Hi, I would like expert opinion on a matter. I decided to grow an opuntia ficus indica by cutting. I live in Calabria, where the opuntie grow very well up to 4-5 meters high in the wild; now, however, I have cut two cuttings from the mother plant with fairly large cladodes (between 25 and 40 centimeters each) and I would like to know what the success rates of engraftment are. Of course, once the cuttings were cut, I placed them in the shade in a dry place to allow the severing wounds to dry out (I left them to dry for 4-5 days, also applying, after cutting them, a spry fungicide). at that point, after 4-5 days I planted them in the garden soil (also very fertile soil) also putting a bit of rooting powder and burying the support shovel for 3/4 and the next day I gave a nice spray to make the earth moist but not soaked with water, to prevent the plant, still without roots, from rotting. I would now like to repeat the procedure with a second cutting in my possession, of even greater dimensions which was cut off by a part of the mother opuntia which had become woody (almost a real trunk at sight). And therefore I would like to know if the procedure used by me is correct and if there is a good chance that the aforementioned cuttings take root, specifying however that they have a south-south-west exposure being located behind the enclosure wall of the house. Thanks for your attention, I hope to receive an answer. Sincerely, Sergio.
Opuntia cuttings: Answer: Opuntia cuttings
the operations to grow the cuttings you put in place are the best possible, and therefore you should have about an 80% chance that your cuttings will take root; consider that opuntia takes root with great ease, which could bring your chances of success to 100%.
As for the new cuttings you want to prepare, it is usually not advisable to use woody parts of the succulent plants for cutting, as the chances of success decrease greatly, compared to the cuttings of green parts of the plants.
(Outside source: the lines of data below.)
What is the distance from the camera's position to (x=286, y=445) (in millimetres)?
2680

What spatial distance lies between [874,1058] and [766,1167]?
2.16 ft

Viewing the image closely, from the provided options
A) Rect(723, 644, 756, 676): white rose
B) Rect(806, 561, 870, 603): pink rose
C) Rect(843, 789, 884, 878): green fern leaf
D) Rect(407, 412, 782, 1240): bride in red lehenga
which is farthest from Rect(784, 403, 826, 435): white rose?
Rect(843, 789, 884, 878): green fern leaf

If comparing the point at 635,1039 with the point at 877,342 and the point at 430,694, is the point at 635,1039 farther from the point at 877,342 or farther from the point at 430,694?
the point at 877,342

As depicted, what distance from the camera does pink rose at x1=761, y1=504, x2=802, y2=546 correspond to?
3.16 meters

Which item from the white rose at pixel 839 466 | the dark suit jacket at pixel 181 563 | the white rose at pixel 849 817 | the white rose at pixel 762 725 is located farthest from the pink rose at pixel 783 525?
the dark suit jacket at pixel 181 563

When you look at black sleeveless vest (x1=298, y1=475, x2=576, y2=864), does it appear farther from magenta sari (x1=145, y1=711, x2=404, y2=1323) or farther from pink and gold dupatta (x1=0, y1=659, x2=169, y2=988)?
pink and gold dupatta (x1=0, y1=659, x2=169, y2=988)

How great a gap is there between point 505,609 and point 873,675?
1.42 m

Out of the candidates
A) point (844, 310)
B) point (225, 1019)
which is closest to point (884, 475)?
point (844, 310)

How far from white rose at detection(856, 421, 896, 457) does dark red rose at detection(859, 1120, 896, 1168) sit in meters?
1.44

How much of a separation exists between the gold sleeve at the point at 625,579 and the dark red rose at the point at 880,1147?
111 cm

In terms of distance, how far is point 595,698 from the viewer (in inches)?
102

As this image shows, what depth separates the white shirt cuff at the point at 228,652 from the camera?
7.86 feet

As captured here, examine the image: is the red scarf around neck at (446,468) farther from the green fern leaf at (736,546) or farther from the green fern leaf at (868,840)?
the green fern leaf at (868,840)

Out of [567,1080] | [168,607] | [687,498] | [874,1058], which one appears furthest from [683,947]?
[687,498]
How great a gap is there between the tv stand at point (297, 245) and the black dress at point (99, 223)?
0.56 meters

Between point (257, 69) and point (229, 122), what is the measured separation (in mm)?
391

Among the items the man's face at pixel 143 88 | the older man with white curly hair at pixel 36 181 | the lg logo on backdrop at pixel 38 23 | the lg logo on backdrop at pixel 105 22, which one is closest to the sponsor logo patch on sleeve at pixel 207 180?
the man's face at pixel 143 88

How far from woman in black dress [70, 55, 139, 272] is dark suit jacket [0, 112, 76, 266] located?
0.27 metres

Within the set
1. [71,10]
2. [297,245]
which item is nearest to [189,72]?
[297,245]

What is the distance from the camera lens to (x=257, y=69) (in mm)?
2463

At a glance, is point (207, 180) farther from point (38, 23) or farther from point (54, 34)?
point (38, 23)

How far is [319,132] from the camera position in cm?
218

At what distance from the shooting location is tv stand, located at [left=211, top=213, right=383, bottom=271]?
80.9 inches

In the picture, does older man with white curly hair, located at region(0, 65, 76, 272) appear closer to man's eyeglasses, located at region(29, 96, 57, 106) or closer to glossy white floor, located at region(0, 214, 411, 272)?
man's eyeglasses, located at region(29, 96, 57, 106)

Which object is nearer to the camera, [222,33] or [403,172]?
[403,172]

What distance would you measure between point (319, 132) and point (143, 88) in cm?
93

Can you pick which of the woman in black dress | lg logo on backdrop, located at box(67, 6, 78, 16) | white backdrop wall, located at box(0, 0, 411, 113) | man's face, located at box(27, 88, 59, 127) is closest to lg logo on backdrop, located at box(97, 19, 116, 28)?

In fact, opuntia cladodes, when they are still green and turgid, sometimes tend to root even when they are still attached to the mother plant; instead the woody stems of succulent plants are very difficult to root, and are therefore not recommended for this operation.
Generally, once interleaved, the opuntia cuttings are left completely dry, without watering; you will only have to start watering again when you see that the blades are starting to produce shoots again, and therefore have already produced roots. The waterings provided during the rooting period, can be very harmful, as they favor the development of mold and fungi and go to frustrate your very well done work in the preliminary phase.
Opuntia are considered Mediterranean plants, as they grow spontaneously in all the countries that overlook this small sea; in reality the opuntia are cactaceae, which come from far away, from South America, and were introduced around 1700, in many areas they initially became common as thorny hedges; only later were they used as plants from which to draw fruit, and also to be used as fodder for livestock. In South America, opuntia plants were already cultivated by the Aztecs, who used them to breed livestock, but also as a culture (or breeding) ground for mealybug, which they then used as a food coloring, given the intense red color that derives from crushed insects. There are about two hundred species of opuntia, the most widespread is certainly opuntia ficus-indica, or the common prickly pear.
All the species develop broad flattened, rounded stems, divided into segments, and covered with more or less large thorns; the thin thorns of opuntia have the characteristic of being surmounted by a sort of hook, which makes it difficult to extract the tiny thorns (similar almost to small stiff pelets) when they penetrate the skin; in these cases we recommend washing with oil, which seems to solve the root problem.